El investigador José Antonio Millán finalizó recientemente un informe titulado La lectura y la sociedad de la información, en el que, entre otras muchas cosas, recupera las ideas del filósofo Mario Bunge en torno la diferenciación entre información y conocimiento: “la información es algo externo, informe, rápidamente acumulable, inerte y que se puede automatizar”, mientras que el conocimiento “es interiorizado, estructurado, sólo puede crecer lentamente, conduce a la acción y sólo es humano”. De esa manera, Millán da una vuelta de tuerca a las interpretaciones fatalistas de Internet como “dispositivo que evita la conversación”, para subrayar que “la lectura es la capacidad de los humanos alfabetizados para extraer la información textual: la lectura es la llave del conocimiento en la sociedad de la información”, coincidiendo con otros analistas que sugieren que nunca antes se había leído y escrito tanto como en esta época de Internet.

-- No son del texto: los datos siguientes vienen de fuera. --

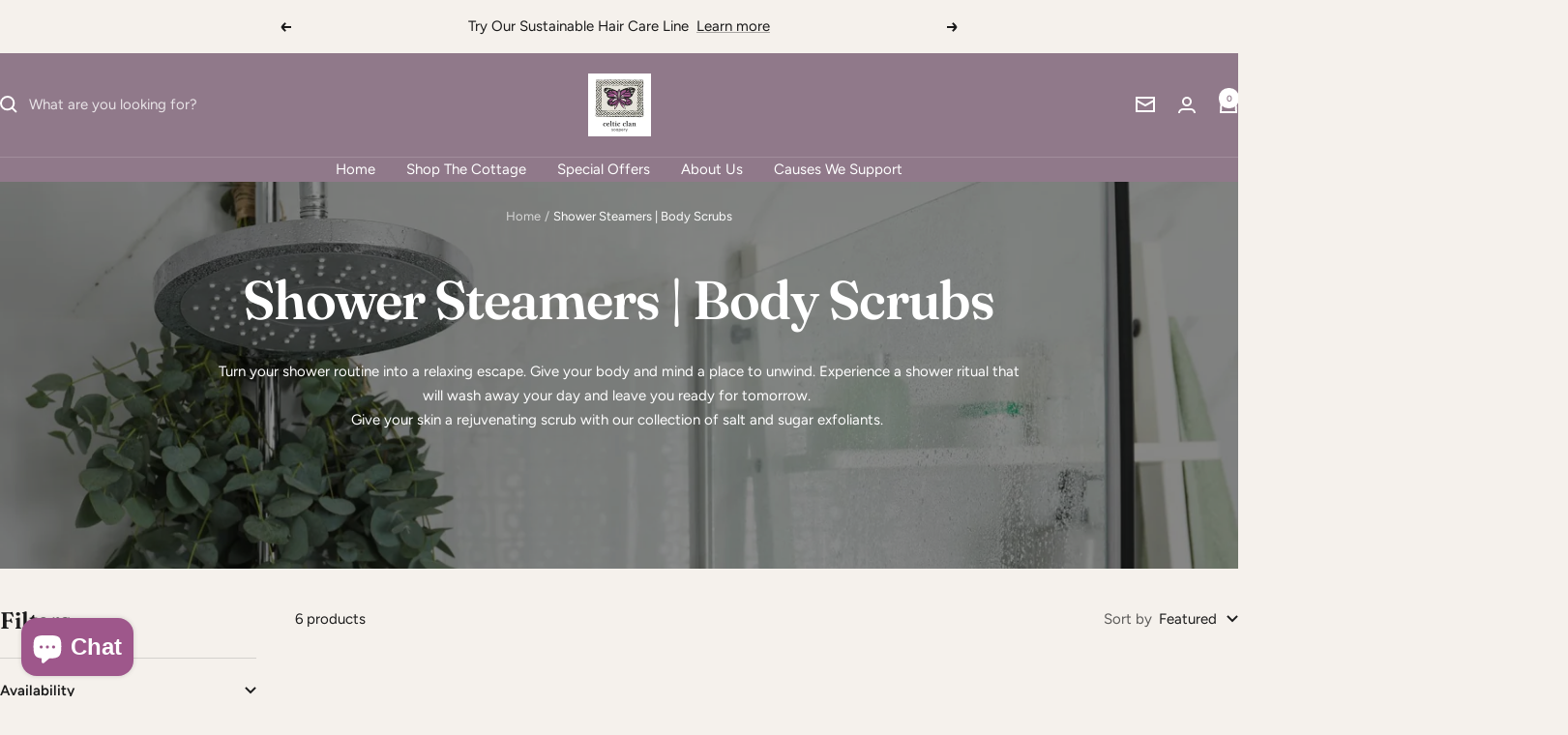

--- FILE ---
content_type: text/javascript
request_url: https://celticclansoapery.com/cdn/shop/t/19/assets/custom.js?v=167639537848865775061745706941
body_size: -679
content:
//# sourceMappingURL=/cdn/shop/t/19/assets/custom.js.map?v=167639537848865775061745706941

Y es que el alimento para la curiosidad, el lugar de los hallazgos, puede significar el pasar las manos por el lomo rígido de la enciclopedia, decir en voz baja el orden del alfabeto hasta llegar a la letra inicial correspondiente, mientras los dedos ágiles se mueven entre los pliegues del libro, instalar con firmeza el dedo índice sobre la palabra más próxima a la búsqueda exacta, bajar o subir un poco más la mirada, dar con el hallazgo, comenzar a leer. O bien, el presionar el botón de encendido hasta comprimir totalmente sus resortes, comprobar que se ilumine el foquito rojo, sentir la vibración provocada por el flujo eléctrico que inmediatamente circula por cada circuito, ajustar la pupila ante el brillo de la pantalla, mover casi instintivamente el mouse sin perder de vista la flechita en el monitor, eludir la sensación áspera del teclado tratando de colocar los cinco dedos de cada mano en el sitio correcto sobre cada tecla, escuchar el infatigable clic repetirse cientos de veces, pensar la mejor manera de escribir lo que se busca, de preguntar lo que se piensa, apretar el botón como quien lanza los dados a la suerte, dar con el hallazgo, comenzar a leer.